## Selected passage

@ania
My idea is based on the post that i had replied in
http://groups.google.com/group/algogeeks/browse_thread/thread/8a58ea05c96f811b?hl=en#
A simple tweak to the above algo can be used to solve bin-packing
problem in a (probably) faster time. First, please go through the
above post.
The maximal possible subset problem says that we need to find all
subsets for the maximum sum that doesn't exceed "Wmax". Now, to
understand how it maps to the bin-packing problem you need to do the
following..
In bin-packing problem :
1) N maps to the no. of input elements.
2) Wmax maps to C, the capacity of a bin.
3) The no. of bins maps to finding the no. of unique subsets, i.e no
repeating element in any 2 subsets found, and the no. of such subsets
should be atleast >= no. of bins provided.
Hence, keeping the above things in mind all we need to do is:
a) Check if A[N, C] = 1, if this fails that means there is no
solution. If it is equal to 1, then there is possibility of uniquely
filling K bins of C capacity. (if 1, then goto step 2)
b) As you can see that while finding the no. of subsets an element can
occur in 2 different subsets, for eg- {a,b,c} and {a,b,d}. To generate
unique subsets we can take another array of size B[N, C] and
initialize it with 0. Now, whenever we find a valid subset by using
A[N,C] we will simultaneously mark the corresponding elements in B[N,
C] to 1. A value of 1 in B[N, C] will indicate that the element has
already been added and need not be traversed. Hence, while generating
more subsets we can check for B[i, j] to see if its 1, if yes then we
would skip/not-include it.
c) If we are able to generate atleast "K" unique subsets then we are
done.
Note: There might be slight modifications that you might need to make
apart from the above cited steps. In case, you feel that something is
missing please reply and let us know if the above algo works.
On Dec 11, 4:09 am, Ania <anka.step...@gmail.com> wrote:
> Hi,
> I'm really interested in your idea as my solution is probably far from
> being optimal.

## Supplied data
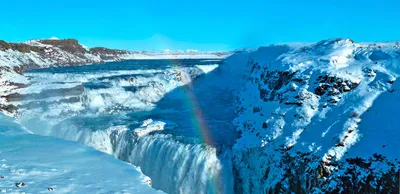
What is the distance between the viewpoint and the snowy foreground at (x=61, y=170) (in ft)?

## Challenge
Reproduce the part of the bin-packing forum reply between "The maximal possible" and "capacity of a bin.", inclusive.

## Written solution
The maximal possible subset problem says that we need to find all
subsets for the maximum sum that doesn't exceed "Wmax". Now, to
understand how it maps to the bin-packing problem you need to do the
following..
In bin-packing problem :
1) N maps to the no. of input elements.
2) Wmax maps to C, the capacity of a bin.